Preprints
https://doi.org/10.5194/egusphere-2026-2617
https://doi.org/10.5194/egusphere-2026-2617
11 Jun 2026
 | 11 Jun 2026
Status: this preprint is open for discussion and under review for Atmospheric Chemistry and Physics (ACP).

Classification and quantification of low-visibility events using deep learning over eastern China

Yuting Liang, Shitong Zhao, Dantong Liu, Changhao Wu, Li Yi, and Xingcan Jia

Abstract. Low-visibility events (LVEs) threaten transportation safety and human health, yet accurately identifying them at a regional scale remains challenging. To address this, this study introduces a unified convolutional neural network (CNN) framework that integrates the geostationary satellite, meteorology, and fine particulate matter (PM2.5) observation data to identify all types of LVEs. The model can not only produce the spatiotemporal distribution of LVEs, including land and sea fog, but also quantify the intensity of LVEs linked to visibility reduction. By incorporating PM2.5, the polluted fog-haze over land can be discriminated from clean fog. Based on the model, we are able to investigate the environmental policy to reduce fog-haze and the corresponding population exposure. Over eastern China, a 20% reduction of overall PM2.5 can reduce the fog-haze area by 42% in winter. However, the corresponding population exposure is reduced less effectively by 15%, because the most populated region collocates with the most polluted region, where a further reduction of PM2.5 by over 40% is required to effectively reduce its population exposure. Here, the classified and quantified LVEs, along with the established relationship with pollution, explicitly guide the air-quality policy for the co-benefits of improving air visibility and human health.

Competing interests: Dantong Liu is an editor of ACP.

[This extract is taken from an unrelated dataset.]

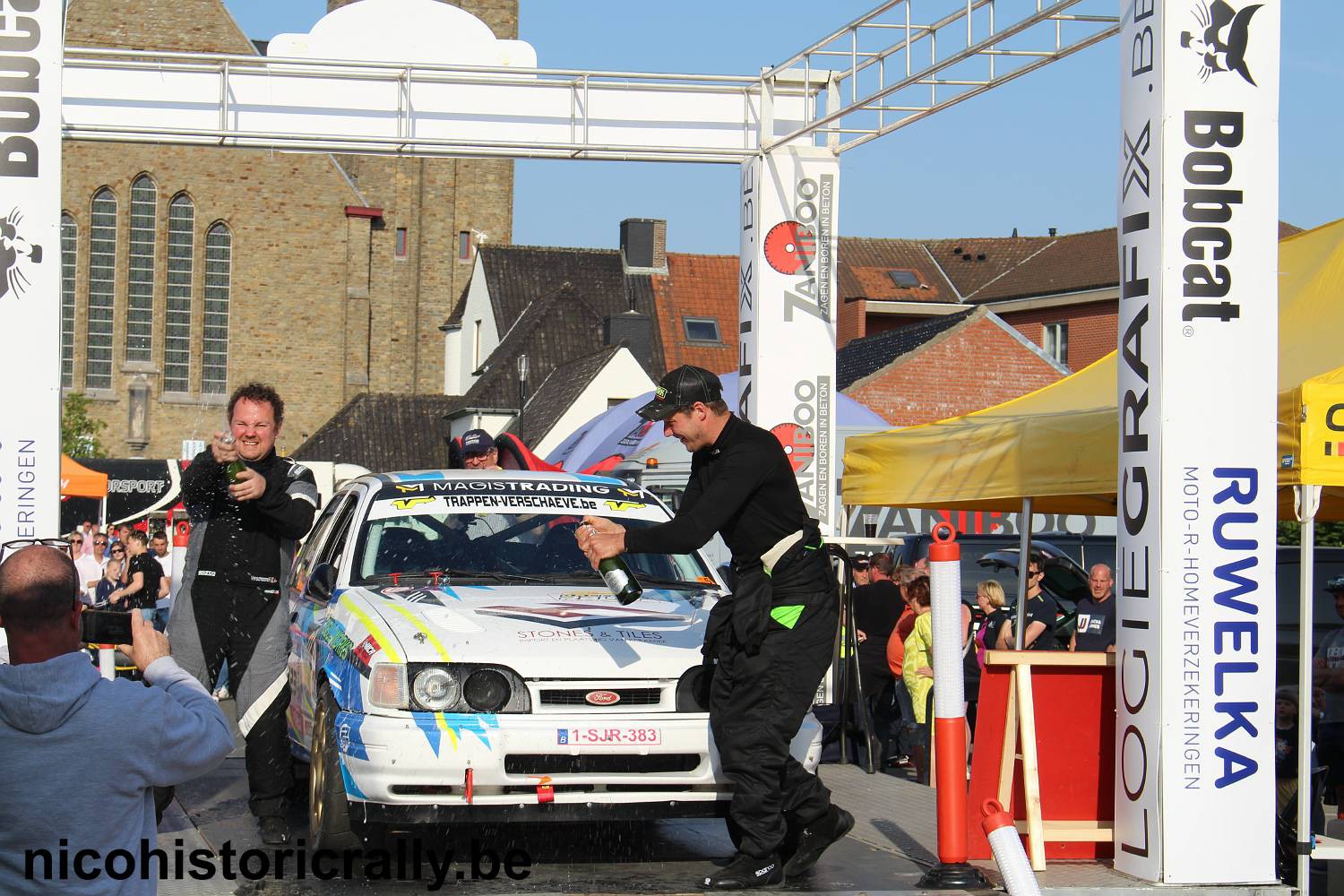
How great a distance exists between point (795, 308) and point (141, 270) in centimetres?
4775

Publisher's note: Copernicus Publications remains neutral with regard to jurisdictional claims made in the text, published maps, institutional affiliations, or any other geographical representation in this paper. While Copernicus Publications makes every effort to include appropriate place names, the final responsibility lies with the authors. Views expressed in the text are those of the authors and do not necessarily reflect the views of the publisher.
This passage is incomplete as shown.